* Prompt A
Using the profile of Caroline Ashley, decide whether each statement agrees with it: (i) She founded the Practitioner Hub for Inclusive Business in 2010. (ii) She served as Editor of the Hub for ten years. (iii) She led programmes at Forum for the Future before moving to Oxfam GB. Answer yes or no for each, and quote the words of the profile that settle it.
* Prompt B
According to the profile of Caroline Ashley, why did she move to Forum for the Future? Answer in one to three sentences.
* Prompt C
Continue the profile of Caroline Ashley, starting after its final line.

* Selected excerpt
★ ★ ★ ★

Caroline Ashley

Caroline focuses on how innovative economic models can deliver more inclusive and resilient development.

Caroline has worked on markets, business models and investment approaches that deliver social impact for many years in roles with challenge funds, impact investors, entrepreneurs, corporates, NGOs and policy makers. As Results Director of the DFID Business Innovation Facility, and Sida Innovations Against Poverty programme, she founded the Practitioner Hub for Inclusive Business in 2010, then took on hosting it, and acted as Editor of the Hub for 7 years before it transitioned into InclusiveBusiness.net managed by IBAN.

Most recently Caroline led economic justice programmes at Oxfam GB, before moving to Forum for the Future, to lead global systems change programmes to accelerate our transition to a sustainable future.

Can BIF report jobs and BOP income created per £ from DFID? If not, why not?

★ ★ ★ ★

* Dataset excerpt

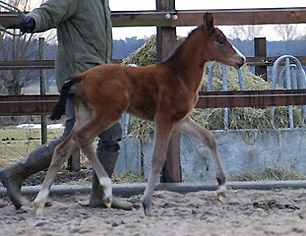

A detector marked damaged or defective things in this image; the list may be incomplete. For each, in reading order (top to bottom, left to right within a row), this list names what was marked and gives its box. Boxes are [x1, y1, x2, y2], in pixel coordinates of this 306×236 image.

★ ★ ★ ★

* Answer box A
(i) Yes: "she founded the Practitioner Hub for Inclusive Business in 2010."
(ii) No: "acted as Editor of the Hub for 7 years."
(iii) No: "Most recently Caroline led economic justice programmes at Oxfam GB, before moving to Forum for the Future."

* Answer box B
She moved to Forum for the Future to lead global systems change programmes. Those programmes aim to accelerate the transition to a sustainable future.

* Answer box C
31. Oct 2012

I was recently asked if the Business Innovation Facility can report metrics such as:

  • DFID cost of jobs created 
  • Incremental net income of poor people, per £ of DFID investment
  • Leverage:  investment by other companies per £ of DFID investment?

I thought it might be worth sharing our honest answer with others in this Impact Network who may be similarly interested in such questions.

Do we track these and if not why not?  Our answer:

These are interesting questions.     Like others, we are interested to see universal metrics that can apply across projects and be used by us to help benchmark.  But at the same time, we find that at project level universal metrics often just don't fit.

 In response to the specific metrics of the enquiry:  

Jobs is not a good metric for BIF.  

BIF-supported projects reach many people at the Base of the Pyramid (BOP) but usually not with a job or even part of an FTE (full-time equivalent).    Half the projects reach them as consumers, and even those that buy goods or labour from them as producers, tend to be in agriculture, where it is not new jobs created so much as diversification of markets, greater security, better prices etc.

So the jobs metric would not be very useful for us.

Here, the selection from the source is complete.